A few years before ChatGPT started chattering, Google developed an entirely different kind of AI program, called AlphaGo, that, through relentless practice, learned to play the board game Go with superhuman skill.
Scientists at the company have just published research combining the capabilities of a gigantic language model (the artificial intelligence behind today’s chatbots) with the capabilities of AlphaZero, a successor to AlphaGo that can also play chess, to solve very complex mathematical proofs.
Their modern Frankenstein-esque creation, dubbed AlphaProof, has proven its mettle by solving several 2024 problems International Mathematical Olympiad (IMO), a prestigious competition for high school students.
AlphaProof uses the Gemini gigantic language model to convert naturally formed mathematical questions into a programming language called Lean. This provides training material for the second algorithm, which learns through trial and error how to find proofs that can be confirmed to be correct.
Earlier this year, Google DeepMind another mathematical algorithm revealed called AlphaGeometry, which also combines a language model with another AI approach. AlphaGeometry uses Gemini to convert geometric problems into a form that can be manipulated and tested with a program that handles geometric elements. Google also announced a modern and improved version of AlphaGeometry today.
The researchers found that their two math programs could provide proofs for IMO puzzles just as well as the silver medalist. The programs solved two algebra problems and one number theory problem out of six in total. They solved one problem in a few minutes, but the others took several days to solve. Google DeepMind did not disclose how much computing power it devoted to the problems.
Google DeepMind calls the approach used in AlphaProof and AlphaGeometry “neuro-symbolic” because it combines the pure machine learning of an artificial neural network, the technology underpinning most recent advances in AI, with a conventional programming language.
“What we saw here was that you could combine the approach that was so successful, and things like AlphaGo, with large language models and create something that was incredibly efficient,” says David Silver, a Google DeepMind researcher who led the work on AlphaZero. Silver says the techniques demonstrated with AlphaProof should, in theory, extend to other areas of mathematics.
Indeed, these studies raise the prospect of addressing the worst tendencies of gigantic language models by applying logic and reasoning in a more grounded way.
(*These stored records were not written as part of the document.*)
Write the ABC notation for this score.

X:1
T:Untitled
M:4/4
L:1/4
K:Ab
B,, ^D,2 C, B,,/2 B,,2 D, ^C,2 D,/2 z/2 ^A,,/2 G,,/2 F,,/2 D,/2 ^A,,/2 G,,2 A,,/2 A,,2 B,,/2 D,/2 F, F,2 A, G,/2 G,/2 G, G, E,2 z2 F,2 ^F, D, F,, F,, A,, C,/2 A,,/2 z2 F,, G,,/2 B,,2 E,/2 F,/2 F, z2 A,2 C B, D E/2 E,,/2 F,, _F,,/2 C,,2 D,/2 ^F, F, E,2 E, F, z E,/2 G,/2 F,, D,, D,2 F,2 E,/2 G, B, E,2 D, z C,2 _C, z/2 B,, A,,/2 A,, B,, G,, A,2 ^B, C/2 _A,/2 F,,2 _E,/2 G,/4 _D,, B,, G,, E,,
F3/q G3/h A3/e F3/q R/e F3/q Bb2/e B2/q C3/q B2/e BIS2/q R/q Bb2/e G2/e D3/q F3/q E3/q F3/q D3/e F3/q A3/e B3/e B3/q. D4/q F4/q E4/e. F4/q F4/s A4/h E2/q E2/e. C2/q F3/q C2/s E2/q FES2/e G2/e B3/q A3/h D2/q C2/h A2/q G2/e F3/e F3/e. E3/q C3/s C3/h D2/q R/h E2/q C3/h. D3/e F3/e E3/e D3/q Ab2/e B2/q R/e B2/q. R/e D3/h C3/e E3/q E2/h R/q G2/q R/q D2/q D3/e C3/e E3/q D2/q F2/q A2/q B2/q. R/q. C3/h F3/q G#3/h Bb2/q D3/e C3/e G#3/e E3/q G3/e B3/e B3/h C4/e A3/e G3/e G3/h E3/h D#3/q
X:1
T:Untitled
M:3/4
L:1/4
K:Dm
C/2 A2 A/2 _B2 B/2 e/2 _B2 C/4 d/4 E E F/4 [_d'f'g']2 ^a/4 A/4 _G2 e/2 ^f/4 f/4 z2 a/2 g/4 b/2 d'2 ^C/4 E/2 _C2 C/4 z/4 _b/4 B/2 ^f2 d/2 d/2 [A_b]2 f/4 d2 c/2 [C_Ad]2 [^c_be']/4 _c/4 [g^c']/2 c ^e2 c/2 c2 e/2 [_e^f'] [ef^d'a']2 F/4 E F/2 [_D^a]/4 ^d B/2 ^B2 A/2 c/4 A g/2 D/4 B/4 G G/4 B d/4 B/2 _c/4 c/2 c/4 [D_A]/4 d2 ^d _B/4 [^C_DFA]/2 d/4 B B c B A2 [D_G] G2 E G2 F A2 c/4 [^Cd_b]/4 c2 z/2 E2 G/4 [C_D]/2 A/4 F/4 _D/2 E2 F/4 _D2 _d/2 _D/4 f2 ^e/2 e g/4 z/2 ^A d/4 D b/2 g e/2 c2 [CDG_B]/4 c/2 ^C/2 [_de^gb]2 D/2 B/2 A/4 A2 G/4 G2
While gigantic language models can be wonderful, they often struggle to understand even basic mathematics or reason logically about problems.
In the future, the neural symbolic method could provide AI systems with a way to transform questions or tasks into a form that can be rationalized in a way that produces reliable results. Rumors also suggest that OpenAI is working on such a system, codenamed “Strawberry”.
But there’s a key limitation to the systems revealed today, Silver acknowledges. The mathematical solutions are either correct or incorrect, which allows AlphaProof and AlphaGeometry to work toward the right answer. Many real-world problems—thinking about the ideal route to travel, for example—have multiple possible solutions, and which one is ideal can be unclear. Silver says that a solution for more ambiguous questions might be for the language model to try to figure out what constitutes a “correct” answer during training. “There’s a spectrum of different things you can try,” he says.
Silver also notes that Google DeepMind won’t put mathematicians out of work. “Our goal is to create a system that can prove anything, but that’s not the end of what mathematicians do,” he says. “A big part of math is posing problems and finding interesting questions to ask. You could think of it as another tool, similar to a slide rule or a calculator or computational tools.”